Early efforts focused on legal, scientific, technological, and administrative vocabulary. Rather than translating directly between two Indian languages, the system relies on what linguists call a pivot language. "If we give an input for translating a Gujarati word into Bengali, the system first compares the Gujarati word to English or Hindi, which have far larger training corpora, and then maps that to Bengali, before generating the final translation. But for Bhashini, the larger goal is to improve direct Indian language-to-Indian language translation, and that demands much stronger parallel sentence data, rigorous evaluation, and terminology control," said one team member.
Linguists' Indispensable Role
A major part of generative AI involves predicting the next word in a sentence — an ability that only becomes reliable when the AI deeply understands a language's syntax. This is where linguists become indispensable. They set terminology and style guidelines, review outputs for fluency and adequacy, and help the system navigate the natural variation in real-world usage.
Gujarati, like most Indian languages, follows a subject-object-verb sentence structure — quite different from English's subject-verb-object order — and teams must define a standard register while carefully documenting acceptable dialectal variations, from Surti to Kathiawadi, rather than imposing a single "correct" form. Finally, all data must be labelled and structured so that the AI can use it for interactive purposes, allowing native Gujarati speakers to query government repositories or converse with digital systems entirely in their own language.
The Building Blocks of AI Language Learning
- Data collection: Models are trained on large monolingual corpora drawn from books, news websites, government documents, online articles, and voice samples, supplemented by parallel sentence pairs across language pairs.
- Cleaning and standardization: Scientists remove noise and duplicates, and normalize spelling, script, punctuation, and formatting for consistency.

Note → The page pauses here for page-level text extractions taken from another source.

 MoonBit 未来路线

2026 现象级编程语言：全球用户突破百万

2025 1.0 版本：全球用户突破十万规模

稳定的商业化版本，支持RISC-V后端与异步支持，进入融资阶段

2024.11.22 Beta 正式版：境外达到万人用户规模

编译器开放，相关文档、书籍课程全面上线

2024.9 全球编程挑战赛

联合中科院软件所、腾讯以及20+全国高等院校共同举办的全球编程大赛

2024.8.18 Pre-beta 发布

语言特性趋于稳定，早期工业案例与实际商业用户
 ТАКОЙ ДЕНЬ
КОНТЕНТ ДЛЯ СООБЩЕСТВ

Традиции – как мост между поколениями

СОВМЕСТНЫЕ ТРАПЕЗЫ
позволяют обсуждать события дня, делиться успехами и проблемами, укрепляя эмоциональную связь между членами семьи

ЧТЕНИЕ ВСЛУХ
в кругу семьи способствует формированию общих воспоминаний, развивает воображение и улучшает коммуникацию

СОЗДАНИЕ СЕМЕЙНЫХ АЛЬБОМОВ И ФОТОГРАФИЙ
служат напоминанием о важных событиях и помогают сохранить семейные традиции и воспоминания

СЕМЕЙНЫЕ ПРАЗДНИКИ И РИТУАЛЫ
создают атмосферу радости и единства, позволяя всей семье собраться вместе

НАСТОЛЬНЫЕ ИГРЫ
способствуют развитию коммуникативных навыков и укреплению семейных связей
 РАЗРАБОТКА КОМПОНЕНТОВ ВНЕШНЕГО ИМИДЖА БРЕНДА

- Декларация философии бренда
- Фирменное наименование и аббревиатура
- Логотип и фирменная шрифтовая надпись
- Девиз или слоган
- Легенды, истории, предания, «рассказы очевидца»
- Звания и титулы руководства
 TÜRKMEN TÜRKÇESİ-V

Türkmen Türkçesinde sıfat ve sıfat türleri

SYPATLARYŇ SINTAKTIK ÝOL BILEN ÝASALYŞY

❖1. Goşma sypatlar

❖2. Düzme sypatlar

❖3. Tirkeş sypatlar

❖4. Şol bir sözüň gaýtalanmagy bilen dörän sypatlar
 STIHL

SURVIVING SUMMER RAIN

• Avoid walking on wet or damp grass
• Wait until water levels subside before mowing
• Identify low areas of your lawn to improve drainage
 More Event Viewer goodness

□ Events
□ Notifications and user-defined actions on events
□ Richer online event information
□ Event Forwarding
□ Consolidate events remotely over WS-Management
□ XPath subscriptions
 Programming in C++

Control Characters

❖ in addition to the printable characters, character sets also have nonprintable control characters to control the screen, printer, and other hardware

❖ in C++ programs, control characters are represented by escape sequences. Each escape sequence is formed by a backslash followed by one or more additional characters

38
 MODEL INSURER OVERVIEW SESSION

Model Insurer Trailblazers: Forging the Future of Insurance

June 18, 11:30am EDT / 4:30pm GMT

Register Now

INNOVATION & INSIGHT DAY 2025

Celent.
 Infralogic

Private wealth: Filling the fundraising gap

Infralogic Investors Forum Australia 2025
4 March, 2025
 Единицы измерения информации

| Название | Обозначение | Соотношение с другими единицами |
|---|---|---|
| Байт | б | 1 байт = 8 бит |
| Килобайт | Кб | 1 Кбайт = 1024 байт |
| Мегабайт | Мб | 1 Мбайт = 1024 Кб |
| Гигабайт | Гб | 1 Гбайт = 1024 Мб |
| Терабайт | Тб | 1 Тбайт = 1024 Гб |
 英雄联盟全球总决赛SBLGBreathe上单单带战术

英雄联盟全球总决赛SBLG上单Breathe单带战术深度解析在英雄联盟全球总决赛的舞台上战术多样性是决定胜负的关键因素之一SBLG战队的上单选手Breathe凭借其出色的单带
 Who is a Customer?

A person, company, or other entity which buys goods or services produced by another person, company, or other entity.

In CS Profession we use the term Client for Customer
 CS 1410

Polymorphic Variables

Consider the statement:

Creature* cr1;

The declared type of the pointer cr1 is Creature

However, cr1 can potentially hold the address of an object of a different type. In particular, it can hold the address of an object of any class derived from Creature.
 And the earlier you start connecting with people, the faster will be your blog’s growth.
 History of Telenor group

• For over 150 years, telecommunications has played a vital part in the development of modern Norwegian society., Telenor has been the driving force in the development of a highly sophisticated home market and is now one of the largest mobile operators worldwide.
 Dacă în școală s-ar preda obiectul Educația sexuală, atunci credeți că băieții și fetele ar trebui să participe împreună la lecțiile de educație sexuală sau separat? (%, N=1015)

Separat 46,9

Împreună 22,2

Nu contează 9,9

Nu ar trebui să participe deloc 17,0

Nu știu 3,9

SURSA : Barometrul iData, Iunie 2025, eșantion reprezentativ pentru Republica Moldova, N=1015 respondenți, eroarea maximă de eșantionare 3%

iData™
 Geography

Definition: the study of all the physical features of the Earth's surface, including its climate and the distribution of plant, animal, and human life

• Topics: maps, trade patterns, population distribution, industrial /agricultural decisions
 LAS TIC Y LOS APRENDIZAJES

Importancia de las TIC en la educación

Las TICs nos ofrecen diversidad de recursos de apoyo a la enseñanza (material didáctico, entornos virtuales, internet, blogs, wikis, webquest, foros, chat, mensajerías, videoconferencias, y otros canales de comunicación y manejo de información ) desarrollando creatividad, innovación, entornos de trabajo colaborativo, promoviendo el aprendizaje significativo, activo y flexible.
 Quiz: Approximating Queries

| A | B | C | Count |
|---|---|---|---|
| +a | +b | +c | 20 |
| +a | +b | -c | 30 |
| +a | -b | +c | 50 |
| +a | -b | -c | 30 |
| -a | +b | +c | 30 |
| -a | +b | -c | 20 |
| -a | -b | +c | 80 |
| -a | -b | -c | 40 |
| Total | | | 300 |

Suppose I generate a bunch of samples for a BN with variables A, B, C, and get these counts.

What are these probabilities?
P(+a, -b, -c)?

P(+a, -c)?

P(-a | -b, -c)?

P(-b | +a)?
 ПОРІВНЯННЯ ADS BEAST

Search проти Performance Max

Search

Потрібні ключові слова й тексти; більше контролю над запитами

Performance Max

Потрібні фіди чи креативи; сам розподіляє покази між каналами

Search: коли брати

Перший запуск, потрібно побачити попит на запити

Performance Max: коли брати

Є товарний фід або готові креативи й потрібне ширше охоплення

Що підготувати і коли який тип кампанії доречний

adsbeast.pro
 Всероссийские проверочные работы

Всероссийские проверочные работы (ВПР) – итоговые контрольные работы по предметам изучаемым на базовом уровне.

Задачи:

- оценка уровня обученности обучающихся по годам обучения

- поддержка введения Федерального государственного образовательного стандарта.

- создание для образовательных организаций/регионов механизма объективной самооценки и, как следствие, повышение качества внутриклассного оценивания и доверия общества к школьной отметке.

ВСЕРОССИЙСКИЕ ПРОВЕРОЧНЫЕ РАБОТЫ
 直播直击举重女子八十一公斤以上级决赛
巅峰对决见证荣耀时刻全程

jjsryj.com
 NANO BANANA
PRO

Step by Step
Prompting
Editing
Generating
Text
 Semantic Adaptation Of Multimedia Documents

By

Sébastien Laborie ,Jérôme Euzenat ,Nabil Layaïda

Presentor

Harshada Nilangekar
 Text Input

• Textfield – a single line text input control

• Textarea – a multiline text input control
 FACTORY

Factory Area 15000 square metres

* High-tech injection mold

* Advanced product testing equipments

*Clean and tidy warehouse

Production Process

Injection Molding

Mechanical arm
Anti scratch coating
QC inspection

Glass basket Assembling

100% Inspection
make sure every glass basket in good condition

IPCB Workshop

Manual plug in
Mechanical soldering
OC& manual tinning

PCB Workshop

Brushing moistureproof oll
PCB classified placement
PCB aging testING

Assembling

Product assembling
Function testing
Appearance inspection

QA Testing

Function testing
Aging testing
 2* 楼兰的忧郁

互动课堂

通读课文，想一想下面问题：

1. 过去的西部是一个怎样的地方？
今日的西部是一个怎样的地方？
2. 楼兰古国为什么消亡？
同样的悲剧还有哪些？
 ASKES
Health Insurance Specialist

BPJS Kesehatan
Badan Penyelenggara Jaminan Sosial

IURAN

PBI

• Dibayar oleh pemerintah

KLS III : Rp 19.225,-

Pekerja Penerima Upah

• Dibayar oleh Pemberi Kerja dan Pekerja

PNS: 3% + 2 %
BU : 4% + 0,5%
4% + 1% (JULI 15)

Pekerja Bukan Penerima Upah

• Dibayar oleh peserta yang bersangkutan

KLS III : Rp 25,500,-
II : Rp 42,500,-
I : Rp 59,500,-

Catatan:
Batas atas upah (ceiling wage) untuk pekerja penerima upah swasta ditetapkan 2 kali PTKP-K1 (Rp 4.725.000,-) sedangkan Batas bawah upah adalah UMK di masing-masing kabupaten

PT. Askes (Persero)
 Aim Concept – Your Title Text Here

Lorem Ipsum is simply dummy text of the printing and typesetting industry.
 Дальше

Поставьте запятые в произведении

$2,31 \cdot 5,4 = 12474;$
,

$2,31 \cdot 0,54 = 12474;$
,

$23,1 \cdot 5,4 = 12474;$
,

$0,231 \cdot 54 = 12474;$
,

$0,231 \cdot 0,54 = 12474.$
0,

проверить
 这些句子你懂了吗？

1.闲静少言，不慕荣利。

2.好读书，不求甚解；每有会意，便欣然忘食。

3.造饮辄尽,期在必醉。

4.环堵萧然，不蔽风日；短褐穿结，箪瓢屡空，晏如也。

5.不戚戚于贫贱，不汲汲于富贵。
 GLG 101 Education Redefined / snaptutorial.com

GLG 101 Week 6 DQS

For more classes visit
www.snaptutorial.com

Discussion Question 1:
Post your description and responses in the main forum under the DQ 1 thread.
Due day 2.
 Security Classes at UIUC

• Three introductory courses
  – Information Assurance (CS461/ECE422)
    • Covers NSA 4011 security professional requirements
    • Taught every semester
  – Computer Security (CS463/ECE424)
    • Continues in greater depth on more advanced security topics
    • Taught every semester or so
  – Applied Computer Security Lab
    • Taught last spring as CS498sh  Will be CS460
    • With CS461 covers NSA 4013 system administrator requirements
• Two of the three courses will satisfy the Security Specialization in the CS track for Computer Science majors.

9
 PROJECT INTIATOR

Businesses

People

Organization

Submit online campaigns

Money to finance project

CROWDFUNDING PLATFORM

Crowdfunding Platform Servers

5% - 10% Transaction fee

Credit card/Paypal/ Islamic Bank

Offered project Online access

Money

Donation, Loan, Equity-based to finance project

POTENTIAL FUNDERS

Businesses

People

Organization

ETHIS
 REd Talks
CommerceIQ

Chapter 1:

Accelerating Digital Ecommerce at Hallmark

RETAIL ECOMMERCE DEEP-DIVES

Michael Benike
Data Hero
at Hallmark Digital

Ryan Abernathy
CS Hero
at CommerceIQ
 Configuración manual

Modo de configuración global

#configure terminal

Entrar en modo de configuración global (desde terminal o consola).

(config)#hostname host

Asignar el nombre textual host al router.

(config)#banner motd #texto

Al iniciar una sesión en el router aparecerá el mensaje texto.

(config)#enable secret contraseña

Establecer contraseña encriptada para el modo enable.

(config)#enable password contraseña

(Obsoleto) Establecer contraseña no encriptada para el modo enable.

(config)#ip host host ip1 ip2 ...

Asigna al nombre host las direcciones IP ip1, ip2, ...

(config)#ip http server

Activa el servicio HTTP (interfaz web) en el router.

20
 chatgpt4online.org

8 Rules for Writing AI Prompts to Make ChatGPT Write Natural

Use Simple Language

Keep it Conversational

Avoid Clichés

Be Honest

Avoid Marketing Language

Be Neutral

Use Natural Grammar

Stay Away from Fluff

- Finding and teaching comparable data: The system first learns to match exact equivalent words across languages, then moves to structure and grammar. Source sentences are matched with target sentences, and quality checks are applied throughout.
- Tokenization: Words are broken down into smaller units called tokens, allowing the model to process each element individually and handle rare words and morphologically complex forms.
- Training the neural machine translation (NMT) model: A transformer-based system is trained to transfer meaning at the sentence level, generating translations one token at a time.
- Employing neural networks: The neural network begins predicting the next word and completing sentences, improving in accuracy through repeated exposure to data.
- Beta testing and limited deployment: Once initial benchmarks are met, the model is connected to major databases and the broader internet, where it continues learning autonomously within defined parameters, developing a progressively deeper understanding of the language.
- Transfer learning and execution: The model learns from existing data through knowledge transfer (for example, from Hindi to Gujarati) on a multilingual platform at regular intervals. It is assessed through metrics and human review, fine-tuned for specific domains such as medical or legal, and then deployed. Ongoing updates enable it to incorporate feedback and support real-time training.